Task to complete → Each entry below should be retyped exactly as given.

[Extracted material Boundary: Start]

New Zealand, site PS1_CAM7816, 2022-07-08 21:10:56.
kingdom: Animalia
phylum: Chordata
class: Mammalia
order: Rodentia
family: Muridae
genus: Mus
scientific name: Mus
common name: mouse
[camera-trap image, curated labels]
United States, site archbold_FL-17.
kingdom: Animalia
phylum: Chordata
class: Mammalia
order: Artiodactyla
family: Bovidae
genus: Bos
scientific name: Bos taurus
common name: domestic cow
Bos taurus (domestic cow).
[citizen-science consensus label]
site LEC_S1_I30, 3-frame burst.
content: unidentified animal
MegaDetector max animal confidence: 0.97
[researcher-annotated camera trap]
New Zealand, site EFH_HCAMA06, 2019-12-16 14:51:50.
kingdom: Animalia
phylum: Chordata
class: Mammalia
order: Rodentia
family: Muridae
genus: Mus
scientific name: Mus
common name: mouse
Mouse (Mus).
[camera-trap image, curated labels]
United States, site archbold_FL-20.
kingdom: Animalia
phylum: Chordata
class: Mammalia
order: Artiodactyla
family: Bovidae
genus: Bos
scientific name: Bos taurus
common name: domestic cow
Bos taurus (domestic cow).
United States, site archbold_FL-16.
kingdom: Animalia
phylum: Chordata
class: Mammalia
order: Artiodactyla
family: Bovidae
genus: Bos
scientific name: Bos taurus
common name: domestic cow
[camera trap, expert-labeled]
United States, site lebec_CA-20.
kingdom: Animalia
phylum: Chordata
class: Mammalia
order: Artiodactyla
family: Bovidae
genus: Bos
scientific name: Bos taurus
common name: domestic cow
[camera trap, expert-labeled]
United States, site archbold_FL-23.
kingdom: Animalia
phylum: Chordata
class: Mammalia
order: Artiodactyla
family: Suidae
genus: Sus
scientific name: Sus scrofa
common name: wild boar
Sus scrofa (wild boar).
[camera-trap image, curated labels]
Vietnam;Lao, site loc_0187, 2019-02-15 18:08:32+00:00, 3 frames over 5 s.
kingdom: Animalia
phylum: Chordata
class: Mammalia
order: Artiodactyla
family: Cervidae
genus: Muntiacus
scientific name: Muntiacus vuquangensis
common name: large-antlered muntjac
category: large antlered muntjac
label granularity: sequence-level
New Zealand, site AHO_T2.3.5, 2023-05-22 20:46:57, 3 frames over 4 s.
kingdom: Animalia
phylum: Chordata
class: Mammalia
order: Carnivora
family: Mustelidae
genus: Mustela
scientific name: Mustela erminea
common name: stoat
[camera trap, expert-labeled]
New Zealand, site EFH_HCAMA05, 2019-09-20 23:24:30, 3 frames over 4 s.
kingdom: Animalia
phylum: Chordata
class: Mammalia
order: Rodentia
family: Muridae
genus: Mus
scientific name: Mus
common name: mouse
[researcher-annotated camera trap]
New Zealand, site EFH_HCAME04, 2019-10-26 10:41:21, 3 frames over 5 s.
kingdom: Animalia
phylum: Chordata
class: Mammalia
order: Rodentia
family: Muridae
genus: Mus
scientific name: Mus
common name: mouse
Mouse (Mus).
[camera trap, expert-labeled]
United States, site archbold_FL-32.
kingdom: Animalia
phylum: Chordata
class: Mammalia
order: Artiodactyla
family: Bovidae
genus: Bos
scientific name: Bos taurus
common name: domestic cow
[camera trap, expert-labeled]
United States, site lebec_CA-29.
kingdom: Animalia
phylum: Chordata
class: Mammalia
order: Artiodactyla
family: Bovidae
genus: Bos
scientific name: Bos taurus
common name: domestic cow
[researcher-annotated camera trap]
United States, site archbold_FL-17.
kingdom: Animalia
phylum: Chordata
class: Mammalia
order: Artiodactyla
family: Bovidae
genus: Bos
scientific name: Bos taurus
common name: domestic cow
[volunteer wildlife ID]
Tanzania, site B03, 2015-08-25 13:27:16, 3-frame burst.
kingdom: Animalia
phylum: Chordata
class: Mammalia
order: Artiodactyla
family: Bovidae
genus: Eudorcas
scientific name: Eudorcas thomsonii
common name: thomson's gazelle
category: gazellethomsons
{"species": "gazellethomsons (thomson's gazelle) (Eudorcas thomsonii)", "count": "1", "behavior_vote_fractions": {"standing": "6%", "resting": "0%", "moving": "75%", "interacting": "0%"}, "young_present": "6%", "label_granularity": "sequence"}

[Extracted material Boundary: End]

Solution for this problem →
New Zealand, site PS1_CAM7816, 2022-07-08 21:10:56.
kingdom: Animalia
phylum: Chordata
class: Mammalia
order: Rodentia
family: Muridae
genus: Mus
scientific name: Mus
common name: mouse
[camera-trap image, curated labels]
United States, site archbold_FL-17.
kingdom: Animalia
phylum: Chordata
class: Mammalia
order: Artiodactyla
family: Bovidae
genus: Bos
scientific name: Bos taurus
common name: domestic cow
Bos taurus (domestic cow).
[citizen-science consensus label]
site LEC_S1_I30, 3-frame burst.
content: unidentified animal
MegaDetector max animal confidence: 0.97
[researcher-annotated camera trap]
New Zealand, site EFH_HCAMA06, 2019-12-16 14:51:50.
kingdom: Animalia
phylum: Chordata
class: Mammalia
order: Rodentia
family: Muridae
genus: Mus
scientific name: Mus
common name: mouse
Mouse (Mus).
[camera-trap image, curated labels]
United States, site archbold_FL-20.
kingdom: Animalia
phylum: Chordata
class: Mammalia
order: Artiodactyla
family: Bovidae
genus: Bos
scientific name: Bos taurus
common name: domestic cow
Bos taurus (domestic cow).
United States, site archbold_FL-16.
kingdom: Animalia
phylum: Chordata
class: Mammalia
order: Artiodactyla
family: Bovidae
genus: Bos
scientific name: Bos taurus
common name: domestic cow
[camera trap, expert-labeled]
United States, site lebec_CA-20.
kingdom: Animalia
phylum: Chordata
class: Mammalia
order: Artiodactyla
family: Bovidae
genus: Bos
scientific name: Bos taurus
common name: domestic cow
[camera trap, expert-labeled]
United States, site archbold_FL-23.
kingdom: Animalia
phylum: Chordata
class: Mammalia
order: Artiodactyla
family: Suidae
genus: Sus
scientific name: Sus scrofa
common name: wild boar
Sus scrofa (wild boar).
[camera-trap image, curated labels]
Vietnam;Lao, site loc_0187, 2019-02-15 18:08:32+00:00, 3 frames over 5 s.
kingdom: Animalia
phylum: Chordata
class: Mammalia
order: Artiodactyla
family: Cervidae
genus: Muntiacus
scientific name: Muntiacus vuquangensis
common name: large-antlered muntjac
category: large antlered muntjac
label granularity: sequence-level
New Zealand, site AHO_T2.3.5, 2023-05-22 20:46:57, 3 frames over 4 s.
kingdom: Animalia
phylum: Chordata
class: Mammalia
order: Carnivora
family: Mustelidae
genus: Mustela
scientific name: Mustela erminea
common name: stoat
[camera trap, expert-labeled]
New Zealand, site EFH_HCAMA05, 2019-09-20 23:24:30, 3 frames over 4 s.
kingdom: Animalia
phylum: Chordata
class: Mammalia
order: Rodentia
family: Muridae
genus: Mus
scientific name: Mus
common name: mouse
[researcher-annotated camera trap]
New Zealand, site EFH_HCAME04, 2019-10-26 10:41:21, 3 frames over 5 s.
kingdom: Animalia
phylum: Chordata
class: Mammalia
order: Rodentia
family: Muridae
genus: Mus
scientific name: Mus
common name: mouse
Mouse (Mus).
[camera trap, expert-labeled]
United States, site archbold_FL-32.
kingdom: Animalia
phylum: Chordata
class: Mammalia
order: Artiodactyla
family: Bovidae
genus: Bos
scientific name: Bos taurus
common name: domestic cow
[camera trap, expert-labeled]
United States, site lebec_CA-29.
kingdom: Animalia
phylum: Chordata
class: Mammalia
order: Artiodactyla
family: Bovidae
genus: Bos
scientific name: Bos taurus
common name: domestic cow
[researcher-annotated camera trap]
United States, site archbold_FL-17.
kingdom: Animalia
phylum: Chordata
class: Mammalia
order: Artiodactyla
family: Bovidae
genus: Bos
scientific name: Bos taurus
common name: domestic cow
[volunteer wildlife ID]
Tanzania, site B03, 2015-08-25 13:27:16, 3-frame burst.
kingdom: Animalia
phylum: Chordata
class: Mammalia
order: Artiodactyla
family: Bovidae
genus: Eudorcas
scientific name: Eudorcas thomsonii
common name: thomson's gazelle
category: gazellethomsons
{"species": "gazellethomsons (thomson's gazelle) (Eudorcas thomsonii)", "count": "1", "behavior_vote_fractions": {"standing": "6%", "resting": "0%", "moving": "75%", "interacting": "0%"}, "young_present": "6%", "label_granularity": "sequence"}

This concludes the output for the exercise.